[MUD-Dev] Cheating in the world

Ola Fosheim Grøstad olag at ifi.uio.no
Sun Oct 17 15:49:50 CEST 2004


Cheating does of course not exist in MUDs (=MMOs). Or rather it
does, but then in terms of attacking the client side software and
breaking the EULA. So, let's modify that to: cheating doesn't happen
within the world, as that is clearly not possible. If you think
somebody else is cheating it just means that their local norms are
different from yours. Cheating is all about breaking norms, but
breaking norms should be ok in a virtual world. That is, if you want
it to be a world and not merely a game. Games are all about global
norms (rules) and climbing some power-ladder while staying within
the limits of the rule set (either by lowering the powers of others
or increasing one's own power). Worlds are all about not having to
know the rules on which the game world physics relies. In a game you
are meant to stay within the confines of the intentions of the
rules, if you are not, the referee or GM will make sure to interpret
the rules for you and enforce it. In a world you shouldn't have to
learn the rules, but do what you feel like and learn the
consequences by success and failure. Whether you should be happy
with the consequences of these success and failers is really up to
you and not up to global norms. A game is different in the sense
that it assumes that you want a dominating position. If other
players optimize for loosing rather than winning the game
breaks. Not so with worlds. If it is a world, you simply live in a
world full of loosers...

What you do have in MUDs are bugs and flawed designs. Whenever a
player has to appeal to admin power the world has failed. The
stronger presence admin power has in the world, the less it is a
world, simply because admins are out-of-worldish and the ultimate
failure you risk by challenging their rules is also out-of-worldish
(i.e. a ban). One could also argue that admin presence makes a shift
from world to game, as the sole purpose of having admin moderation
is to enforce global rules that are not embedded within the
world. Such rules will obviously be highly gameable as their
enforcement is less strict, more subjective and easier to influence
than hardcoded rules.

So, in MUDs you don't have cheating, but you do have exploits. This
is where the water gets really muddy. Its muddieness is best shown
by the fact that the admins not only forbid you to use exploits they
also forbid you to communicate the exploits to others. You are
basically assumed to know or accept that some consequences are
intended while others are not. This is where the world dies and the
game wins. It institutionalizes the idea that you should know the
rules before you interact with the world and that you are not
allowed to take the world for what it is.

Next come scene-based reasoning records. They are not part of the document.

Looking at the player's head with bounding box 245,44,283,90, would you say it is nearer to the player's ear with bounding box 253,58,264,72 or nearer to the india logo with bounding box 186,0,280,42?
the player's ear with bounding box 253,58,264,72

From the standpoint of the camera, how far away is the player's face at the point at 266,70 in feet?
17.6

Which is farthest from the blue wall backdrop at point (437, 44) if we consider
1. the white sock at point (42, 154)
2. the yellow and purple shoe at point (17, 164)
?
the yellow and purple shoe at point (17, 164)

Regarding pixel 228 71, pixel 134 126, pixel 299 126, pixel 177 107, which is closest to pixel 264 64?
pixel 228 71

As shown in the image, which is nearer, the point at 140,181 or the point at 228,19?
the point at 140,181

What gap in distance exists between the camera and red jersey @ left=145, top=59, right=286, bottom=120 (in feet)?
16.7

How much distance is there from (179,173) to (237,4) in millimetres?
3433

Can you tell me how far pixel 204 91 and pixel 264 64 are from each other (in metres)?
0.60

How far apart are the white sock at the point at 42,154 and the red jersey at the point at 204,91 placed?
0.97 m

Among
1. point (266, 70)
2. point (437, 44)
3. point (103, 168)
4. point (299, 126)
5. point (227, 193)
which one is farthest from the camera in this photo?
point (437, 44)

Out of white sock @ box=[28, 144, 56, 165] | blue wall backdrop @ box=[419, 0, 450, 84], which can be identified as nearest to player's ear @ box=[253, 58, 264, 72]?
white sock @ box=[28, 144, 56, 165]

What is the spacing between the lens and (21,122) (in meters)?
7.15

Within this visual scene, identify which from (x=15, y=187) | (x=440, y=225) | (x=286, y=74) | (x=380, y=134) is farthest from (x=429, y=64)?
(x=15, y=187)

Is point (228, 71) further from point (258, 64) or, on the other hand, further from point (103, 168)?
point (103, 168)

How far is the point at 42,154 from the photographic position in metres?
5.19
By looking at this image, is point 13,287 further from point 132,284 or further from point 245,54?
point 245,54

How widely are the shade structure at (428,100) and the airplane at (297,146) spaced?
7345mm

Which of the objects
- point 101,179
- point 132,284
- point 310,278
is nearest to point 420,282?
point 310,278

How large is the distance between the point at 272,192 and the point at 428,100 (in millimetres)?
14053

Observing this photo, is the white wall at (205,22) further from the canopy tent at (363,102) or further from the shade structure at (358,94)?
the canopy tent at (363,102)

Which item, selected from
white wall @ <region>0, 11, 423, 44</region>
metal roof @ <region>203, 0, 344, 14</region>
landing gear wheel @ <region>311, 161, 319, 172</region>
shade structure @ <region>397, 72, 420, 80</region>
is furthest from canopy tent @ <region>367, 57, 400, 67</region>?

So what about roleplaying, norms about separating IC and OOC etc?
Clearly this is a global norm generally enforced by the players
themselves. The need for the norm arise because players always have
an out-of-worldish component to them, and in the case of roleplaying
other players constitute the virtual world which you are exploring
so the isolation of the out-of-worldish component becomes
important. I'd however still argue that the above argument also
holds for the IC/OOC case: if you start to act OOC roleplayers will
either ignore you, reply in IC or switch to OOC. You learn by
success or failure. In the odd case that you have admins enforcing
IC/OOC separation the very definition of OOC becomes gameable and
the roleplaying MUD takes a swing from world towards game provided
that players have the means to make OOC a powerbase.

The gameability of admin presence have been discussed extensively on
mud-dev before. I hope this won't evolve into a discussion on
admins, to me it is obvious that MUDs should be admin free. The
point I'd like to see contested is the idea that cheating isn't
possible in a world and that any attempt to get rid of cheating will
by defintion be detrimental to the unique characteristics of virtual
worlds.

The games of MUDs shouldn't be enforced, they should be embedded and
deduced from the use context by the players. If they are enforced
and defined out of the world then you no longer have a world and
therefore it isn't a MUD. If you forbid cheating you get a multi
user game, but you don't get a multi user world.